** Begin **
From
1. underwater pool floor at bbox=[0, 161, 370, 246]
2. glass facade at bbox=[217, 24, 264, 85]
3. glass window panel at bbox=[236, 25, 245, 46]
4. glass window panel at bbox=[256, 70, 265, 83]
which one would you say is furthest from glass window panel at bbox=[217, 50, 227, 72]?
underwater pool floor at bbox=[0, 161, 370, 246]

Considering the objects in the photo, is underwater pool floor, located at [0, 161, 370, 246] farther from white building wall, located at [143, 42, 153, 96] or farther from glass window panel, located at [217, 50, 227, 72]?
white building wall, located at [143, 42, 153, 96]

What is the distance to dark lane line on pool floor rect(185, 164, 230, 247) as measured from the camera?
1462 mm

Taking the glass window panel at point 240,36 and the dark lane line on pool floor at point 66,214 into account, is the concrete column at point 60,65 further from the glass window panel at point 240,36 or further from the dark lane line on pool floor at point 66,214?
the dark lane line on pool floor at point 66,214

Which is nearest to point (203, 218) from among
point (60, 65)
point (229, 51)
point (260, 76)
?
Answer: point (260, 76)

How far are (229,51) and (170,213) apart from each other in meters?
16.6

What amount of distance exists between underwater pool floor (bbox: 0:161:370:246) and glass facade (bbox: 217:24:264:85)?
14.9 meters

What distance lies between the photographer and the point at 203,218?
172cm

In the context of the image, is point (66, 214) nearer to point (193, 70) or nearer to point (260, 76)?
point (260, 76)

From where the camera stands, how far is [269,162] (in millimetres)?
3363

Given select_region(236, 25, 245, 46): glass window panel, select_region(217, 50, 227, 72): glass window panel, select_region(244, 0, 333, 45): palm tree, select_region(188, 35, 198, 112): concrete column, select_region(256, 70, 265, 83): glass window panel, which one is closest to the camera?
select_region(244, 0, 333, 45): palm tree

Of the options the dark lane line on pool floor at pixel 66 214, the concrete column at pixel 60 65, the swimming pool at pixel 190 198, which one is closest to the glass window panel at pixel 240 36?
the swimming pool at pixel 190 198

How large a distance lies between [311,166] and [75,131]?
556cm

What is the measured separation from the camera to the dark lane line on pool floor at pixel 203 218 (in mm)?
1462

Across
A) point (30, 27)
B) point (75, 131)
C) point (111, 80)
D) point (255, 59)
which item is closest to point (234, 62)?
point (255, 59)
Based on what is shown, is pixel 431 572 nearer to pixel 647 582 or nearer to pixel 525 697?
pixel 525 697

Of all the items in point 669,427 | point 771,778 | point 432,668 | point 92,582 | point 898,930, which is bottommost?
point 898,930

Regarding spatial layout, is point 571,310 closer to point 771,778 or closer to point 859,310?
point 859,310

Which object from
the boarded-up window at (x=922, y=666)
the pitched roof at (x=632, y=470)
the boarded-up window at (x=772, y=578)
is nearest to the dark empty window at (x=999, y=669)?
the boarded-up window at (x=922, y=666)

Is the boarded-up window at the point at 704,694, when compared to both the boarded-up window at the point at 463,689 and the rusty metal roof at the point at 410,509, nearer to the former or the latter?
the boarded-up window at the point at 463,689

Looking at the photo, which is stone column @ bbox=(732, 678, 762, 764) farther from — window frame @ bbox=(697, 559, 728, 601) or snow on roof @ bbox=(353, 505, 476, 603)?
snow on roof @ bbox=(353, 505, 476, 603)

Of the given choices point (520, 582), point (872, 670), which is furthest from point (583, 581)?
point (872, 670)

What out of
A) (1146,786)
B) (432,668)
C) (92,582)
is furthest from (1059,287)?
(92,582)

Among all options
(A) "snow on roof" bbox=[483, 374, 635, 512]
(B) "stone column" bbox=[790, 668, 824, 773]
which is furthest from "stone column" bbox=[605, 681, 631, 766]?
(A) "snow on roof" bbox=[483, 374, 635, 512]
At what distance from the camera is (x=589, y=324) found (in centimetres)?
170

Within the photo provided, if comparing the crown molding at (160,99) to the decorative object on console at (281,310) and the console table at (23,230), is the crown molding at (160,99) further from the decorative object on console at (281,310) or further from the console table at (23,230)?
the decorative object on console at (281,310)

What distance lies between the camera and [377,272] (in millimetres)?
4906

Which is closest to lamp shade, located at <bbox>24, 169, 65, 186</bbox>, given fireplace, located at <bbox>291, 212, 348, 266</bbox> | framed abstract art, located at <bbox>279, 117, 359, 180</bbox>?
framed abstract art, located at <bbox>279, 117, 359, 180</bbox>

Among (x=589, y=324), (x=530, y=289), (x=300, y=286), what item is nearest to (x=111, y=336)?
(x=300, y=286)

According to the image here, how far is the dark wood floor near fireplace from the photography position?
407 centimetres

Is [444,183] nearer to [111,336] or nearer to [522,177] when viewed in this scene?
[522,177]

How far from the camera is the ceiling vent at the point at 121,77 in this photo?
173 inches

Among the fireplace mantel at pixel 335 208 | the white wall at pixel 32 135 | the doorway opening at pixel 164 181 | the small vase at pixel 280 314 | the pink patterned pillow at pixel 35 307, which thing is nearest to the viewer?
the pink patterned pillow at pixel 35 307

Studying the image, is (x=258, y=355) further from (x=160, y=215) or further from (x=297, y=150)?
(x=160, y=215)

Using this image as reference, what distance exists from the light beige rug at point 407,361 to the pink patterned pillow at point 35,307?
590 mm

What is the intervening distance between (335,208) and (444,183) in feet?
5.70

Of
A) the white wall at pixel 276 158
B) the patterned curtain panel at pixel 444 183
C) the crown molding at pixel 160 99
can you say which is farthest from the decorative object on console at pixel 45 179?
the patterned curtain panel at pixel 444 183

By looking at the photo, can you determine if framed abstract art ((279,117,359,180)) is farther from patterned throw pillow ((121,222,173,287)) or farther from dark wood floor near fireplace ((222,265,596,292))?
** End **
> **What you should do**
Render the data from the line containing "Which is closest" through the line containing "407 centimetres", both included, as a two-column CSV with the header input,output. Give one row per answer: the text it answers goes in input and the answer in output, each in a single quoted field with line breaks replaced by spaces.

> **Final result**
input,output
"Which is closest to lamp shade, located at <bbox>24, 169, 65, 186</bbox>, given fireplace, located at <bbox>291, 212, 348, 266</bbox> | framed abstract art, located at <bbox>279, 117, 359, 180</bbox>?","framed abstract art, located at <bbox>279, 117, 359, 180</bbox>"
"Among (x=589, y=324), (x=530, y=289), (x=300, y=286), what item is nearest to (x=111, y=336)?","(x=300, y=286)"
"According to the image here, how far is the dark wood floor near fireplace from the photography position?","407 centimetres"